§ ABOUT THIS EXERCISE
Reproduce the full text on Shaun Pollock's Hall of Fame induction, word for word.

§ TEXT SHOWN

# # # # #

South Africa icon Shaun Pollock has been inducted into the ICC Hall of Fame, recognising one of the finest all-round careers cricket has seen. We reflect on the South African’s extraordinary achievements.
Among cricket’s most complete players of the modern age, Shaun Pollock came from a famous lineage but forged a distinct legacy of his own by consistently excelling in every facet of the game.
Representing his nation at the highest level for close to 13 years, Pollock played 411 international matches, scoring plenty of runs and taking a mountain of wickets.
With unerring accuracy, pace and guile, Pollock collected 421 Test, 393 ODI and 15 T20I wickets to go alongside more than 7000 runs in international cricket.
A HUMBLE MAN WITH NOT SO HUMBLE ROOTS
When a player whose father was a former captain of the team and uncle was one of the greatest batters ever produced by the country makes their international debut, whispers of favouritism normally follow. That was not the case for Shaun Pollock, the son of Peter and nephew of Graeme, who left selectors no choice but to pick him.
By the time he was called upon as a 22-year-old he already had 78 first-class wickets to his name at an average close to 21. The signs of what he was capable of with the bat had just started to come to fruition as well.

# # # # #

§ COLLECTED DATA
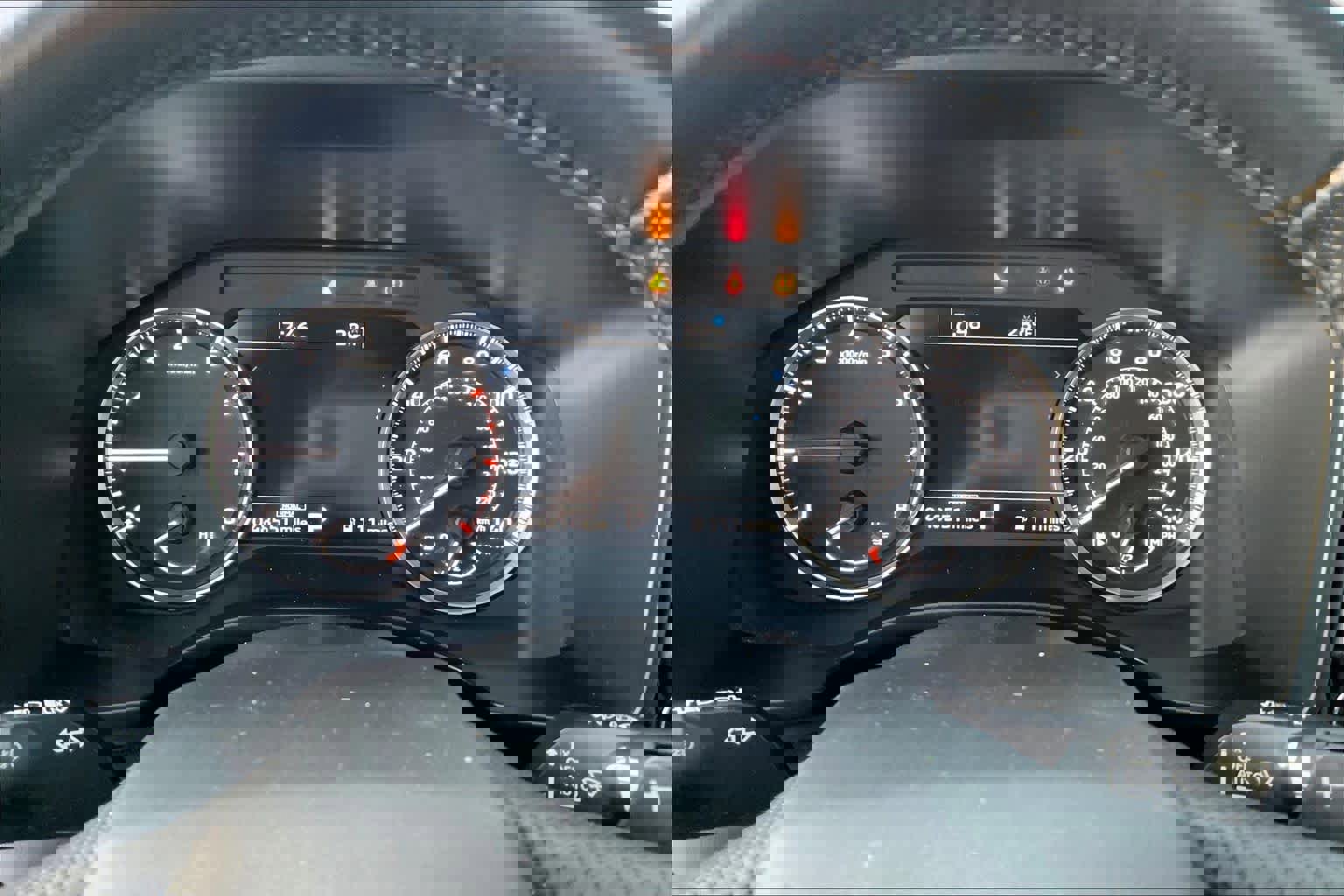 Used 2024 Mitsubishi Outlander SE image 25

# # # # #

§ RESULT BELOW
South Africa icon Shaun Pollock has been inducted into the ICC Hall of Fame, recognising one of the finest all-round careers cricket has seen. We reflect on the South African’s extraordinary achievements.
Among cricket’s most complete players of the modern age, Shaun Pollock came from a famous lineage but forged a distinct legacy of his own by consistently excelling in every facet of the game.
Representing his nation at the highest level for close to 13 years, Pollock played 411 international matches, scoring plenty of runs and taking a mountain of wickets.
With unerring accuracy, pace and guile, Pollock collected 421 Test, 393 ODI and 15 T20I wickets to go alongside more than 7000 runs in international cricket.
A HUMBLE MAN WITH NOT SO HUMBLE ROOTS
When a player whose father was a former captain of the team and uncle was one of the greatest batters ever produced by the country makes their international debut, whispers of favouritism normally follow. That was not the case for Shaun Pollock, the son of Peter and nephew of Graeme, who left selectors no choice but to pick him.
By the time he was called upon as a 22-year-old he already had 78 first-class wickets to his name at an average close to 21. The signs of what he was capable of with the bat had just started to come to fruition as well.